TEXT EXTRACT ->

------------------------------

I guess the reason those few remaining elk have so few babies is because they are so healthy huh? All of those tax free to researchers tax dollars evidently make everything look good.

Janine Bowen

I believe the researchers cite a number of reasons for the decline - in the 1980’s sport fishermen released an invasive species of trout that overran the native species and who spawned in water too deep for the grizzlies to reach. This had once been a major source of their food supply but they were then forced to turn to elk calves. Over 60% of tagged calves in one study were killed by grizzlies compared to 15% by wolves. Additionally the nutrient content of the grass has been rendered inadequate by climate change and the elk have been forced to eat enormous quantities to sustain them but the poor nutrient density has affected the females ability to conceive. Seems that humans, as is often the case, are the major problem here.

Ken Chison

Janine. Please state your sources for your accusation that sport fisherman released lake trout into Yellowstone Lake. This is groundbreaking news that everyone, including the Park Service, would love to know about. Also, please share the depleted grass nutrient, causing low calf production. Ive followed the elk numbers for years, and have never heard of these facts.

------------------------------

SOURCE DATA ->
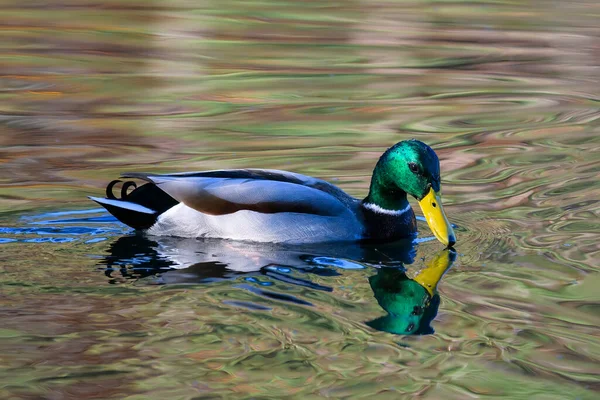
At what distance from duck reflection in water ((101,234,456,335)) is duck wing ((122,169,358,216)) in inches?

------------------------------

PROBLEMS TO SOLVE ->
**A)** In the elk discussion, what percentage of tagged calves in one study were said to have been killed by grizzlies?
**B)** Pick up the elk discussion after its last sentence and carry it on.

FINAL RESULTS ->
**A)** Over 60%

**B)**
Jay Westemeier

It's usually those who have been living tax free off our dime for years that continually complain about this research. As the article stated, the current number of elk in Yellowstone is more ecologically appropriate. Yellowstone used to be the New York City of National Parks with its elk overpopulation before the reintroduction of wolves. Yes, wolves have killed some Yellowstone elk. But the overall elk population decrease is also due to the fact that the overpopulated heard has been displaced by design. Yellowstone's wildlife is much healthier now.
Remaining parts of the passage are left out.